Nach der Meisterprüfung 1598 reiste Rubens 1600 nach Italien und schulte sich an den Meistern der Renaissance und Zeitgenossen, besonders Tizian beeinflusste ihn. Der Herzog von Mantua, Vincenzo Gonzaga, ernannte ihn zum Hofmaler, zugleich bereiste Rubens zahlreiche Städte. 1603 war er als Abgesandter des Herzogs am spanischen Hof, wo er Meisterwerke verschiedener Maler studierte und ein imposantes Reiterbildnis des „heimlichen Regenten“ Herzog von Lerma schuf. 1604 malte er Auftragswerke für die Herzogsfamilie Gonzaga, kam auch nach Genua und porträtierte Mitglieder der Dogenfamilie Spinola Serra.

So das bisher „Alte Dame und junges Mädchen“ genannte Gemälde in der Staatsgalerie Stuttgart. Dank der Forschung im Vorfeld der Ausstellung „konnte das Rätsel gelöst werden, welche Personen dargestellt sind: Geronima Spinola und ihre Enkelin Maria Giovanna Serra“, erklärte die Kunsthistorikerin. 1606 ging Rubens nach Rom, studierte intensiv antike Kunstwerke und entwickelte Bildelemente, die sich „wie ein roter Faden“ durch seine Werke ziehen. So die geschwungene Diagonalkomposition, leuchtende Farben wie rote Stoffdetails, die Licht-Schatten-Modellierung der Figuren sowie verschiedene Hautfarben (Inkarnate): sehr helle für Frauen, aber auch für Jesus Christus in religiösen Gemälden, kräftige Töne für Männer.

In Florenz zeichnete er den Karton von Leonardo da Vinci für das Wandbild „Der Kampf um die Fahne in der Schlacht von Anghiari“ nach, die 1440 zwischen Mailand und einer von Florenz geführten Koalition ausgetragen wurde.
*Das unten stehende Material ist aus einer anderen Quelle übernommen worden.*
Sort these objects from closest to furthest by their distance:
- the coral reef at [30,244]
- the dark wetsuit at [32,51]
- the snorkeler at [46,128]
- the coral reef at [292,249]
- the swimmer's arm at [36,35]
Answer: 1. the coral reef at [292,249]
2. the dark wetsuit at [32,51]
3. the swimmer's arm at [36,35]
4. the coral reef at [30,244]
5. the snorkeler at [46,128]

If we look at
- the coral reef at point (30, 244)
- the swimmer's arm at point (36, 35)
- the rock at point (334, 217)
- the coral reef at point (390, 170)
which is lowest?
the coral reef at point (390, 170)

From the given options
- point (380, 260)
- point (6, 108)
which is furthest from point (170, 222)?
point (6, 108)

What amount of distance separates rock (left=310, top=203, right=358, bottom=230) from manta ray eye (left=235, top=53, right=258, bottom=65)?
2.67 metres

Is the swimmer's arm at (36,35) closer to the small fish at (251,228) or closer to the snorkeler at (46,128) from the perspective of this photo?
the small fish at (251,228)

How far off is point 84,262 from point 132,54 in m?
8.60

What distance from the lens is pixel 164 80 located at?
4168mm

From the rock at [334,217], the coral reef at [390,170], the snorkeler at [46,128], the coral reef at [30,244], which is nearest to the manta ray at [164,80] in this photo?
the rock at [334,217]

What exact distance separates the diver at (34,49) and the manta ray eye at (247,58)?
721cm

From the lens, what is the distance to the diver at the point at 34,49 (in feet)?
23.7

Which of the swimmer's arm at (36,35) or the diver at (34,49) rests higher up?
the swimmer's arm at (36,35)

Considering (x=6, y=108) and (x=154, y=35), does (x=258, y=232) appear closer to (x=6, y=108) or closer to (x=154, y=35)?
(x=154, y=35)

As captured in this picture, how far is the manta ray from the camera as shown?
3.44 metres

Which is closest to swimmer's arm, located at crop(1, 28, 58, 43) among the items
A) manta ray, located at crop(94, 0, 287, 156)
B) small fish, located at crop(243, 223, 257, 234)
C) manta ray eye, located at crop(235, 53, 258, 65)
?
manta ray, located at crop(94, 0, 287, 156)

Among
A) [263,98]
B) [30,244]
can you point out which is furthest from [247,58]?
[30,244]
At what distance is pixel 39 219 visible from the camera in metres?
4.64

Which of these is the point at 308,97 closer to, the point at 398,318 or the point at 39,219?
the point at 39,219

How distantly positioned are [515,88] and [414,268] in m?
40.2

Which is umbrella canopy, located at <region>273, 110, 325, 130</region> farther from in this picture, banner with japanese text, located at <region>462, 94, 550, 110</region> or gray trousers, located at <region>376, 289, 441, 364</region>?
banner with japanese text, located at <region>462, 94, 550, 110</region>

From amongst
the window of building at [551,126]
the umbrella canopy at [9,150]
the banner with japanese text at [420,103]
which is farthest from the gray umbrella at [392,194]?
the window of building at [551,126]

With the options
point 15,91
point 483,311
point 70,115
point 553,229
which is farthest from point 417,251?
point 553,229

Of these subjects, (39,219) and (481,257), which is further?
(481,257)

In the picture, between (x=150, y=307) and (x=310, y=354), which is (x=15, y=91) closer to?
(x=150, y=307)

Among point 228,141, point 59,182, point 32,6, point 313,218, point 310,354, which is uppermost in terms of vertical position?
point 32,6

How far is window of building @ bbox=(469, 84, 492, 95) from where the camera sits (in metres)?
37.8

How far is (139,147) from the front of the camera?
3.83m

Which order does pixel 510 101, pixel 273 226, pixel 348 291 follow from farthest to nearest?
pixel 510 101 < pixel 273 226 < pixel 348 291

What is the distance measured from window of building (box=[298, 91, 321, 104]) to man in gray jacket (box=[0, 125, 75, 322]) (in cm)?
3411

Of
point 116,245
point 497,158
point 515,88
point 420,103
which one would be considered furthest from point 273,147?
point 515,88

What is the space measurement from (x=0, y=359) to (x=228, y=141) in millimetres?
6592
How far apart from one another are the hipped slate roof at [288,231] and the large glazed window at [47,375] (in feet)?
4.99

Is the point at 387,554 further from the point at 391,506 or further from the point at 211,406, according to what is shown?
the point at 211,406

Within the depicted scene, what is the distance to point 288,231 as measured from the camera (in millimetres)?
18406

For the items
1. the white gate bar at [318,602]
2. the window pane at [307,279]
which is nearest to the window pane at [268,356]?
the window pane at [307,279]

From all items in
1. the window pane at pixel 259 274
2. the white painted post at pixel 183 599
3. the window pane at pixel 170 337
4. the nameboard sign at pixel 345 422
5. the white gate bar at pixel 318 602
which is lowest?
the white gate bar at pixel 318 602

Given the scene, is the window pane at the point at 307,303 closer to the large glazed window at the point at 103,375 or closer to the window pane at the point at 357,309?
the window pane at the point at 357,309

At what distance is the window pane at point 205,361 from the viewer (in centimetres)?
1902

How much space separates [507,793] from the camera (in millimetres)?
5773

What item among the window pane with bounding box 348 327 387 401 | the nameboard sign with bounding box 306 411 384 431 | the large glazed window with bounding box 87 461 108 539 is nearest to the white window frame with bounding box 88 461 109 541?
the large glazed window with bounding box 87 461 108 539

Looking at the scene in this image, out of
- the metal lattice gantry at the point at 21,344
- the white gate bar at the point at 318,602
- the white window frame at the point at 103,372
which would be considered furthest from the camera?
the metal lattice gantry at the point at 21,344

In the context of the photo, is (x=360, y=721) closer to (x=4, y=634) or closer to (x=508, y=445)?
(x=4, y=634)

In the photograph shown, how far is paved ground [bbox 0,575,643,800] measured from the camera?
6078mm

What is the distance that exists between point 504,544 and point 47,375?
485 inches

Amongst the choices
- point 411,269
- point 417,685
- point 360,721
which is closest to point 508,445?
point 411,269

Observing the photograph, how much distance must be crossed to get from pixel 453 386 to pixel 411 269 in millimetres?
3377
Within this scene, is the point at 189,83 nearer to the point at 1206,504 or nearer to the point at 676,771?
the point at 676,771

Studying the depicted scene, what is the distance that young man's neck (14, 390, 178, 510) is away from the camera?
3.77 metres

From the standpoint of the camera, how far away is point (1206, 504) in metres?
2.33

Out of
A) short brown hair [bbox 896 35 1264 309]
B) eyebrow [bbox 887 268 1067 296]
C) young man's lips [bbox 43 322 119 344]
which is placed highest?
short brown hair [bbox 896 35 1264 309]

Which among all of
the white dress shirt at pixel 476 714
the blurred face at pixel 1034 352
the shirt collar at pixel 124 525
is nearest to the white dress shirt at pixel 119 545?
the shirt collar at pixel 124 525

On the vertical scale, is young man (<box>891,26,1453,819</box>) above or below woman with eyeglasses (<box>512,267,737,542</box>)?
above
Von da Vincis Karton sind heute nur noch Fragmente erhalten, doch inspirierte das „wilde Getümmel“ mit ineinander verkeilten Pferden und Reitern Rubens so stark, dass er Elemente davon in späteren Gemälden verarbeitete. 1608 erfuhr Rubens, dass seine Mutter krank war, reiste zurück nach Antwerpen, kam aber zu spät: Sie war bereits tot.

Er war gefragter Porträtmaler, denn er verstand es trefflich, die stofflichen Details realistisch und die Gesichter lebendig mit leuchtenden Augen und leichtem Lächeln darzustellen. „Dabei war ihm die Porträtmalerei nur Mittel zum Zweck“, so die Referentin. Viel lieber gestaltete er großformatige Altarbilder, biblische Themen sowie Szenen aus der antiken Mythologie, also der griechisch-römischen Sagenwelt. Nun blieb Rubens in Antwerpen, wo er dank der kulturellen Blüte unter der Herrschaft des Statthalterehepaars der Spanischen Niederlande, Erzherzog Albert und Infantin Isabella, ein großes Betätigungsfeld fand und zum Hofmaler berufen wurde.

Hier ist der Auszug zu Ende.